▶ [WHAT IS EXPECTED]: Copy each entry as it stands, leaving nothing out.

[DATA TO PROCESS Boundary: Start]

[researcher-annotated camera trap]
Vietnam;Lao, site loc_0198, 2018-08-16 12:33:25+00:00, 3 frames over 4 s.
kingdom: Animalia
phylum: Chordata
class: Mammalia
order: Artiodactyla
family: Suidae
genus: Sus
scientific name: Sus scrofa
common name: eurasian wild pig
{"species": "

[DATA TO PROCESS Boundary: End]

▶ [ANSWER BOX]:
[researcher-annotated camera trap]
Vietnam;Lao, site loc_0198, 2018-08-16 12:33:25+00:00, 3 frames over 4 s.
kingdom: Animalia
phylum: Chordata
class: Mammalia
order: Artiodactyla
family: Suidae
genus: Sus
scientific name: Sus scrofa
common name: eurasian wild pig
{"species": "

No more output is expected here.